**Extracted data**
## BEGIN

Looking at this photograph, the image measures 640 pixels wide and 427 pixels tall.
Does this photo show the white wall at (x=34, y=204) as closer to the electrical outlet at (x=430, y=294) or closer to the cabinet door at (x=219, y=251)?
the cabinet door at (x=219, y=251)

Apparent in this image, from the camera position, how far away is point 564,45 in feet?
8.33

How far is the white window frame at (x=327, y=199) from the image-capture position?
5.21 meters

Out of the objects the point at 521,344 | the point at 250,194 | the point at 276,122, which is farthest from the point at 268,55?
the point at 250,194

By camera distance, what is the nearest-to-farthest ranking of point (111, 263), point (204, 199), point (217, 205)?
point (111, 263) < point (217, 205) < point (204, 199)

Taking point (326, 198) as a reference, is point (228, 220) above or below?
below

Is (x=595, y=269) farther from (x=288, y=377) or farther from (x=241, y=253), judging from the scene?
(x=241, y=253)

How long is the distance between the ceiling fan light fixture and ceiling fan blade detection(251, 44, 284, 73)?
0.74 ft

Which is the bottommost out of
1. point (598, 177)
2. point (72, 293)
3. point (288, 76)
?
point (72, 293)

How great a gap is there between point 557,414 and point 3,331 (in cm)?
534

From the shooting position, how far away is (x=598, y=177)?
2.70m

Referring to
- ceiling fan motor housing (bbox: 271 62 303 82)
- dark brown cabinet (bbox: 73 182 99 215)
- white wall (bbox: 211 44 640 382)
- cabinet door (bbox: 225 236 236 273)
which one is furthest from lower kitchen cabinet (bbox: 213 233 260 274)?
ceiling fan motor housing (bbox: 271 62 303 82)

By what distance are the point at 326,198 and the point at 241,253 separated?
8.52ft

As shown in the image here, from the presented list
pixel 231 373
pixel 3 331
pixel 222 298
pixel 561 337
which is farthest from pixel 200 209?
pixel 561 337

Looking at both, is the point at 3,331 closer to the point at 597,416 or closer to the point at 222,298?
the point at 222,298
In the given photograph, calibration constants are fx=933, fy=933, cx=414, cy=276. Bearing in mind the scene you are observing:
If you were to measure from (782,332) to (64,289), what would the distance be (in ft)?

## END

Please change "image-capture position" to "camera position" in the data above and reproduce all of it with nothing else altered.

Looking at this photograph, the image measures 640 pixels wide and 427 pixels tall.
Does this photo show the white wall at (x=34, y=204) as closer to the electrical outlet at (x=430, y=294) or closer to the cabinet door at (x=219, y=251)?
the cabinet door at (x=219, y=251)

Apparent in this image, from the camera position, how far away is point 564,45 in feet?
8.33

How far is the white window frame at (x=327, y=199) from the camera position?
5.21 meters

Out of the objects the point at 521,344 | the point at 250,194 | the point at 276,122, which is farthest from the point at 268,55?
the point at 250,194

By camera distance, what is the nearest-to-farthest ranking of point (111, 263), point (204, 199), point (217, 205)?
point (111, 263) < point (217, 205) < point (204, 199)

Taking point (326, 198) as a reference, is point (228, 220) above or below?
below

Is (x=595, y=269) farther from (x=288, y=377) or farther from (x=241, y=253), judging from the scene?
(x=241, y=253)

How long is the distance between the ceiling fan light fixture and ceiling fan blade detection(251, 44, 284, 73)?
0.74 ft

Which is the bottommost out of
1. point (598, 177)
2. point (72, 293)
3. point (288, 76)
?
point (72, 293)

How great a gap is there between point 557,414 and point 3,331 (in cm)?
534

From the shooting position, how far away is (x=598, y=177)?
2.70m

Referring to
- ceiling fan motor housing (bbox: 271 62 303 82)
- dark brown cabinet (bbox: 73 182 99 215)
- white wall (bbox: 211 44 640 382)
- cabinet door (bbox: 225 236 236 273)
which one is furthest from lower kitchen cabinet (bbox: 213 233 260 274)?
ceiling fan motor housing (bbox: 271 62 303 82)

By what distance are the point at 326,198 and the point at 241,253 separated?
8.52ft

As shown in the image here, from the presented list
pixel 231 373
pixel 3 331
pixel 222 298
pixel 561 337
which is farthest from pixel 200 209?
pixel 561 337

Looking at both, is the point at 3,331 closer to the point at 597,416 or closer to the point at 222,298?
the point at 222,298
In the given photograph, calibration constants are fx=933, fy=933, cx=414, cy=276. Bearing in mind the scene you are observing:
If you were to measure from (782,332) to (64,289), what would the distance be (in ft)?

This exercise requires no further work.